Search code examples
pythonencryptiondata-integritytampering

Python: encryption as means to prevent data tampering


Many of my company's clients use our data acquisition software in a research basis. Due to the nature of research in general, some of the clients ask that data is encrypted to prevent tampering -- there could be serious ramifications if their data was shown to be falsified.

Some of our binary software encrypts output files with a password stored in the source, that looks like random characters. At the software level, we are able to open up encrypted files for read-only operations. If someone really wanted to find out the password so that they could alter data, it would be possible, but it would be a lot of work.

I'm looking into using Python for rapid development of another piece of software. To duplicate the functionality of encryption to defeat/discourage data tampering, the best idea I've come up with so far is to just use ctypes with a DLL for file reading/writing operations, so that the method of encryption and decryption is "sufficiently" obfuscated.

We are well aware that an "uncrackable" method is unattainable, but at the same time I'm obviously not comfortable with just having the encryption/decryption approaches sitting there in plain text in the Python source code. A "very strong discouragement of data tampering" would be good enough, I think.

What would be the best approach to attain a happy medium of encryption or other proof of data integrity using Python?

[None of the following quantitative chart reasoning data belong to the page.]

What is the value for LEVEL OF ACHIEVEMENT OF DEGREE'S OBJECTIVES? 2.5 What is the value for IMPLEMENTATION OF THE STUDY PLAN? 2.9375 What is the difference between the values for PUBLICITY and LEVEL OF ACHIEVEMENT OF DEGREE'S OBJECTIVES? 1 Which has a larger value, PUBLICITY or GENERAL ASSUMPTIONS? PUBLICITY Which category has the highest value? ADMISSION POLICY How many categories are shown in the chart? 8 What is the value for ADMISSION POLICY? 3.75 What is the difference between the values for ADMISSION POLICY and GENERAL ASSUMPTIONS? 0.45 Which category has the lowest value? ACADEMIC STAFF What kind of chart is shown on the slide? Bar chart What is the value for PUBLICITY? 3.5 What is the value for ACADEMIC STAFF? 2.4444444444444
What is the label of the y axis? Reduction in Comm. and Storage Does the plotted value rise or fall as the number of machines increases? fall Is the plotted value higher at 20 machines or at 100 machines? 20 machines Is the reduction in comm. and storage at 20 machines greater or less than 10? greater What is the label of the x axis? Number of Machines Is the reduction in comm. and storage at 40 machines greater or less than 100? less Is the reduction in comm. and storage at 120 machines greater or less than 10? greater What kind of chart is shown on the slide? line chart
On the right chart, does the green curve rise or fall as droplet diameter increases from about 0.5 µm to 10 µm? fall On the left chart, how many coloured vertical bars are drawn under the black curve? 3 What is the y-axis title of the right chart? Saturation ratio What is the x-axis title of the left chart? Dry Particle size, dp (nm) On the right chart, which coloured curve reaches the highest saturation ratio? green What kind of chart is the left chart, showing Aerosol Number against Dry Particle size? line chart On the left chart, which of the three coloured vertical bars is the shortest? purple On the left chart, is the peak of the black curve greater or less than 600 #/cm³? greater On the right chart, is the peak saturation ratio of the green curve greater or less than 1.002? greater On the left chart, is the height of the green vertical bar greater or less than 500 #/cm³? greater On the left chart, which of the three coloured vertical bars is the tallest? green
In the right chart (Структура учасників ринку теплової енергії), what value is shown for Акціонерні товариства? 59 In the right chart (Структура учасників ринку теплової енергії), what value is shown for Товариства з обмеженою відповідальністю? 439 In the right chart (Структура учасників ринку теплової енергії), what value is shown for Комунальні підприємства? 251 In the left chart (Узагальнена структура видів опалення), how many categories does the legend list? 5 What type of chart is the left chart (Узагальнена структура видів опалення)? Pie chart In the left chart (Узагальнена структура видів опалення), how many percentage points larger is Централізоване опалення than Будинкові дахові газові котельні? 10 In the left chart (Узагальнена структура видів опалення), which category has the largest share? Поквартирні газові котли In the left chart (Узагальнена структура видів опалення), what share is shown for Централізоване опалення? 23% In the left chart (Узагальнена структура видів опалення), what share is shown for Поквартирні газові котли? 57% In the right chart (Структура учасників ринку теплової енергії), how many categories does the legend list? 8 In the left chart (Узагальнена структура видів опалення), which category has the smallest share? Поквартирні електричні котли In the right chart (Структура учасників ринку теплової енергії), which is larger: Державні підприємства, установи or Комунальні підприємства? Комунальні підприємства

I saw another post talking about generating a "tamper proof signature", but if a signature was generated in pure Python then it would be trivial to generate a signature for any arbitrary data. We might be able to phone home to prove data integrity, but that seems like a major inconvenience for everyone involved.


Solution

  • As a general principle, you don't want to use encryption to protect against tampering, instead you want to use a digital signature. Encryption gives you confidentiality, but you are after integrity.

    Compute a hash value over your data and either store the hash value in a place where you know it cannot be tampered with or digitally sign it.

    In your case, it seems like you want to ensure that only your software can have generated the files? Like you say, there cannot exist a really secure way to do this when your users have access to the software since they can tear it apart and find any secret keys you include. Given that constraint, I think your idea of using a DLL is about as good as you can do it.